12 February, 2014

Mencari? N.I.H.I.L


Berlayar sudah menjadi mata pencaharianku selama ini. Angin sudah menjadi sahabat yang setia menemani. Meniupkan gumpalan asap dan menjalankan kapal yang ku rakit. Air sudah menjadi penenangku sedari dulu. Sekarang ia adalah dokter yang bisa menawarkan semua rasa sakit. Meski hanya untuk kurun waktu yang singkat. Tak lupa, kompas. Perkakas penting untuk menentukan arah. Di dalamnya sudah tercatat sedemikian rupa syarat. Hanya tinggal menemukannya.

Misi itulah yang terus memaksaku mencari. Menginginkan benda berkilau yang berada dalam peti. Bisa di sebut harta. Tapi, lebih dari itu, cinta.

Tiga tahun, dua bulan lebih enam belas hari sudah ku korbankan demi perjalanan panjang dan melelahkan ini. Seluruh persediaan makanan hampir mencapai kosong. Tak banyak yang tersisa. Waktu sudah banyak terbuang percuma dan aku belum menemukan apapun.

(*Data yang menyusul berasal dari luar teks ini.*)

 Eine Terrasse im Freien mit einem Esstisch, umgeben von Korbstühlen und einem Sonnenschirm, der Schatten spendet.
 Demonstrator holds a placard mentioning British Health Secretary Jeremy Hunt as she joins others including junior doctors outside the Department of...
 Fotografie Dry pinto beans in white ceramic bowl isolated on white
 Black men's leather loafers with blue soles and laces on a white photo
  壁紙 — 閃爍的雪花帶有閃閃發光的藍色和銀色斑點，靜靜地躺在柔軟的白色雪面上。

Aku di kembalikan kepada masa satu tahun dua bulan yang lalu. Ada sebuah pulau yang indah menarik perhatianku untuk masuk ke sana. Disanalah aku berhasil menemukan cinta. Ini takdir. Aku sudah merawatnya dengan susah payah. Ternyata, itu bukanlah cinta. Perlahan, warnanya memudar berubah menjadi hitam. Menghancurkan hati yang selama ini bersenang.

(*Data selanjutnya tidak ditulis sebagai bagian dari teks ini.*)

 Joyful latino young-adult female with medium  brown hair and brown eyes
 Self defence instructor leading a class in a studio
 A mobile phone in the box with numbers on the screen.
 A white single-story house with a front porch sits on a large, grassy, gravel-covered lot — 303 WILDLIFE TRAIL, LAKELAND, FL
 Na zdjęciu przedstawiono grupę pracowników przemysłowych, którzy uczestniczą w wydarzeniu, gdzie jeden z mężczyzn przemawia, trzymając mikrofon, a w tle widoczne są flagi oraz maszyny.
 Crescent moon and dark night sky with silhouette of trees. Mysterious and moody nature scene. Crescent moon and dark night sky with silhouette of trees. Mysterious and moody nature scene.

Itulah sebabnya aku masih terus berlayar. Mungkin juga karena gulungan kertas ini. Terlalu banyak peraturan. Tentu, aku tak ingin terjatuh ke lubang yang sama lagi. Hati yang tertanam dalam tubuh sudah menghadapi banyak rintangan. Aku tidak ingin membuatnya tersakiti lagi.

Jenuh untuk melanjutkan. Lebih baik aku kembali ke istanaku. Sempat terbersit ide gila untuk berkunjung ke pulau itu lagi. Gumpalan angin menerbangkan ide itu. Tak mau, aku ingin pulang. Menikmati kenyamanan rumah dan bukan terombang-ambing di sini.

Atau mungkin, aku masih mencintainya?


Untuk perjalanan cintaku dulu. Masih tersimpan, bukan?